Page MenuHomePhabricator

Investigate why Wikifactmine ElasticSearch has stopped
Open, MediumPublic

Description

Looks like elasticsearch has stopped.

It was being configured by puppet using the same roles as the labs cluster. Role still seems to be in place but nothing is running on 9200. Investigation is needed.

Event Timeline

Tarrow triaged this task as Medium priority.Jul 3 2018, 9:45 AM
Tarrow created this task.

@Tarrow: Is Wikifactmine one of the Tools on Toolforge, or which project should be assigned to this task?

@Aklapper It's a Project Grants funded project which has two tools on Toolforge and well as a project on CloudVPS. I thought it had a component project for it but I guess it never did.

I'm not actually actively working on it now. I guess whoever is doing the work on it from https://meta.wikimedia.org/wiki/Grants:Project/ScienceSource may want one.

[offtopic] @Tarrow: If you or someone would like to have a workboard and project tag, please follow https://www.mediawiki.org/wiki/Phabricator/Creating_and_renaming_projects - thanks!

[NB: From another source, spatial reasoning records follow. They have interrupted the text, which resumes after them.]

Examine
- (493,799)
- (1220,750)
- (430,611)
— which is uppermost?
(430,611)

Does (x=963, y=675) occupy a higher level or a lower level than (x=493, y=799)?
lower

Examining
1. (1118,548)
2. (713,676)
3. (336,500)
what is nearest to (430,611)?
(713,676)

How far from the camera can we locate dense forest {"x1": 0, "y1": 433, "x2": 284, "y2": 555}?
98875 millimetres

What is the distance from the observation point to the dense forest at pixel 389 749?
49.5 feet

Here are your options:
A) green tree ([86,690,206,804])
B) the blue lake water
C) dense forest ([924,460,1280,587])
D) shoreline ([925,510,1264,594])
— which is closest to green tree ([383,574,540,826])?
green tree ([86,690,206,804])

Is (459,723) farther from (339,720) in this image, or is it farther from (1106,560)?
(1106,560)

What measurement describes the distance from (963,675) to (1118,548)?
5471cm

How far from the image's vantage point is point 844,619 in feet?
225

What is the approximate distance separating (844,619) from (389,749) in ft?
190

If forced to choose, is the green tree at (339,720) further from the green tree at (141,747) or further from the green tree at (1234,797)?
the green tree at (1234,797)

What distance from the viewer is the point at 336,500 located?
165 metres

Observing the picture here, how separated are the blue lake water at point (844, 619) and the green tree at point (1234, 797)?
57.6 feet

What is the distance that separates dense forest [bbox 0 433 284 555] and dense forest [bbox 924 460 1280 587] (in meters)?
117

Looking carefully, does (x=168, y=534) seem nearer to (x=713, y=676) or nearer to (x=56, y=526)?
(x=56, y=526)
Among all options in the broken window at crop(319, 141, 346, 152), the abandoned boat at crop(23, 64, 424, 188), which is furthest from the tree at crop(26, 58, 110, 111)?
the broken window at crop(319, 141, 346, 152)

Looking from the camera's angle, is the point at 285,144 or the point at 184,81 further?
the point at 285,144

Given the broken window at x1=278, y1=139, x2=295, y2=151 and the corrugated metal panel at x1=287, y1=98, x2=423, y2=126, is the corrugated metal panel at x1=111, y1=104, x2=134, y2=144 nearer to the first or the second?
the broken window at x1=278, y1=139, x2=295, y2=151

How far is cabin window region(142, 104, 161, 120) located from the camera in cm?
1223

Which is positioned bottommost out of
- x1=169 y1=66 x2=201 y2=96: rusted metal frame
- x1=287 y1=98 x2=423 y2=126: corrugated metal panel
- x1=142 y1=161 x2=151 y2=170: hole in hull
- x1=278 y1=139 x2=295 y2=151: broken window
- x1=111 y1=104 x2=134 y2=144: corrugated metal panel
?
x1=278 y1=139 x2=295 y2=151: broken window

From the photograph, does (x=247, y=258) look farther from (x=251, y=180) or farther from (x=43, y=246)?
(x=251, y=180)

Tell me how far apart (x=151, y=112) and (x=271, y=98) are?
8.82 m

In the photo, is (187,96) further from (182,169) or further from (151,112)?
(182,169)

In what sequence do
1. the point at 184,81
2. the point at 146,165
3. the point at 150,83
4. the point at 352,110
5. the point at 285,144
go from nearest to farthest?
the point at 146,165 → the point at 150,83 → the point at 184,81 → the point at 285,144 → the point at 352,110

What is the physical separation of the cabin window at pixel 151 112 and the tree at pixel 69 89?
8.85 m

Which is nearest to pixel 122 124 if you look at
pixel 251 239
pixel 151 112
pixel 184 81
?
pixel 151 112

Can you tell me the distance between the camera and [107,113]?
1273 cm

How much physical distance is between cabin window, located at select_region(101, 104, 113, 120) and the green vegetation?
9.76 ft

Separate, but related, https://gerrit.wikimedia.org/r/#/c/operations/puppet/+/447564/ by @EBernhardson proposes to remove support for ElasticSearch 2.x in the puppet roles. We think that wikifactmine is the only cluster left running 2.x today.

@bd808 @EBernhardson I think the puppet role is good to be removed now. I've unapplied it from horizon and removed the references on heira.

I can't ssh into any of these VMs at all at the moment. They're in a fairly precarious situation if not running puppet.

These three elastic search nodes have local firewalls (ferm + iptables) that seem not to be managed by puppet. That means that they're probably blocking whatever ports you would normally need to communicate. I edited ferm by hand to allow bastion access so that you should be able to ssh in and see what's going on.